Mas nada testou tanto o corpo e a cabeça do Jez do que uma infecção estomacal que o tirou do caminho por três dias e o fez correr como “um velho senhor” por outros três. Jez já havia corrido 35 dias quando foi derrubado pela doença. Sem tempo a perder e com pouquíssimos recursos para se tratar, o jeito foi testar algumas medicações sugeridas por um médico de Londres, amigo de Mark. “Cheguei a pensar em começar tudo de novo porque havia parado e isso não estava no roteiro.

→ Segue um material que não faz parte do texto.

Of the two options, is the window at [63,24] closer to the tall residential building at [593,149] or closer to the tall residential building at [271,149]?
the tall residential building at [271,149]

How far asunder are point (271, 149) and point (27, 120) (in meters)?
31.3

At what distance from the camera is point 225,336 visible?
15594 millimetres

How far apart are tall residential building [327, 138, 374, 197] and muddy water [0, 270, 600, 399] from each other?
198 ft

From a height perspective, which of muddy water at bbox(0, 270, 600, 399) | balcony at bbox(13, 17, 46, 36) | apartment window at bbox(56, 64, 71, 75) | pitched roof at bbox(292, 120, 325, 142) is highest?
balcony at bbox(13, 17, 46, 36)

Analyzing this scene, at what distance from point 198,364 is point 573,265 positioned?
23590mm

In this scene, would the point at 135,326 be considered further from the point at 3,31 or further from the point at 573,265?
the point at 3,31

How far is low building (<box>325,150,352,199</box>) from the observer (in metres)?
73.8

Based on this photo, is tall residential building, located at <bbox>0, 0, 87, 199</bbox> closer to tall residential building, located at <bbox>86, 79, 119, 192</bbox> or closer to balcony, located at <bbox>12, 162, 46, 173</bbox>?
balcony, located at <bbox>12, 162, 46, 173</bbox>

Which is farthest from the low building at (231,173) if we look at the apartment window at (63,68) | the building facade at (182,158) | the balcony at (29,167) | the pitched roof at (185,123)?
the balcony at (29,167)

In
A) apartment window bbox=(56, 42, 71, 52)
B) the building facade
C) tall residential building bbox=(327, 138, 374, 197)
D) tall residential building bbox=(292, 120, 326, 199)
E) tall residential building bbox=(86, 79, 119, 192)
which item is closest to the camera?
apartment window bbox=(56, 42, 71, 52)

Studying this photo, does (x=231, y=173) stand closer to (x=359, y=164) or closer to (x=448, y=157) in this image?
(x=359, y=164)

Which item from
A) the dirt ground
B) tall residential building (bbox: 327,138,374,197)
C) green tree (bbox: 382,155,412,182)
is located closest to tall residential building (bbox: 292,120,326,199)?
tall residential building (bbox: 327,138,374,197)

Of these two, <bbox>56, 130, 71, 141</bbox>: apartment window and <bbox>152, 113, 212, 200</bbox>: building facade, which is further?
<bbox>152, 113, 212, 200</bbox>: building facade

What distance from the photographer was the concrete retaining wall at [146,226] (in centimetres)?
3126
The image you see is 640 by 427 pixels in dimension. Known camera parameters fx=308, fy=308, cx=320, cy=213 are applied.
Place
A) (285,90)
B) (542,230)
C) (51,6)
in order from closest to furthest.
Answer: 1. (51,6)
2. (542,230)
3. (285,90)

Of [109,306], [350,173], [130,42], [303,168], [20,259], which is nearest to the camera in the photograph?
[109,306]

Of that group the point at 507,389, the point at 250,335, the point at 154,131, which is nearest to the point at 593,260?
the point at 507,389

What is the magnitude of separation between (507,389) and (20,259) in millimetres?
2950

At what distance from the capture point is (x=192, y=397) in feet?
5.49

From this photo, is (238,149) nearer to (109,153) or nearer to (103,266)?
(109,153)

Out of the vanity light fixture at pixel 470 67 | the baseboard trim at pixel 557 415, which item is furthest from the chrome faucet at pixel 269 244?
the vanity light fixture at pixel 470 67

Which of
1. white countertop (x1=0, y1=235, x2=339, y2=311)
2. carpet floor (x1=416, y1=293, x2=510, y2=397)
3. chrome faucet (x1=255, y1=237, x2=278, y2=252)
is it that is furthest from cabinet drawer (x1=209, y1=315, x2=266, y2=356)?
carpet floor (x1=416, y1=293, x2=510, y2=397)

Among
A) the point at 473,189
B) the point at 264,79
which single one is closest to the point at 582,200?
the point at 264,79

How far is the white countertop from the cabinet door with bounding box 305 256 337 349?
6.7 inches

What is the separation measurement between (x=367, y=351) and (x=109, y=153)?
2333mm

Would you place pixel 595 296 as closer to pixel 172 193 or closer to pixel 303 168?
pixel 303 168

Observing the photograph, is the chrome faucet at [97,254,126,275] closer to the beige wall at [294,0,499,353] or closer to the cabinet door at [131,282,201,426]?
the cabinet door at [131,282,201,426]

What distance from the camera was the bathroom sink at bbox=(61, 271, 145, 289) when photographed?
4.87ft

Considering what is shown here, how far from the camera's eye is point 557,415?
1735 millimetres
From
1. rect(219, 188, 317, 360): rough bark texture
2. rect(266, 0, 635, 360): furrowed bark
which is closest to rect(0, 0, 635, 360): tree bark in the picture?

Mas depois me convenci de que tinha feito uma corrida muito boa até aquele momento e havia dado sorte com o clima na travessia do canal Cook. Cheguei à conclusão de que valia a pena esperar uns dias”, ponderou. “Mas foi, sem dúvida, o perrengue mais difícil pelo qual passei no esporte”, conta Jez, que se considera um “semi-atleta”, apesar dos dez anos de trilhas e resultados expressivos. “Tenho minha profissão, minha empresa e divido-me entre essas obrigações e as competições, que eu adoro”, explica ele, que começou com corridas de rua e depois passou para as trilhas.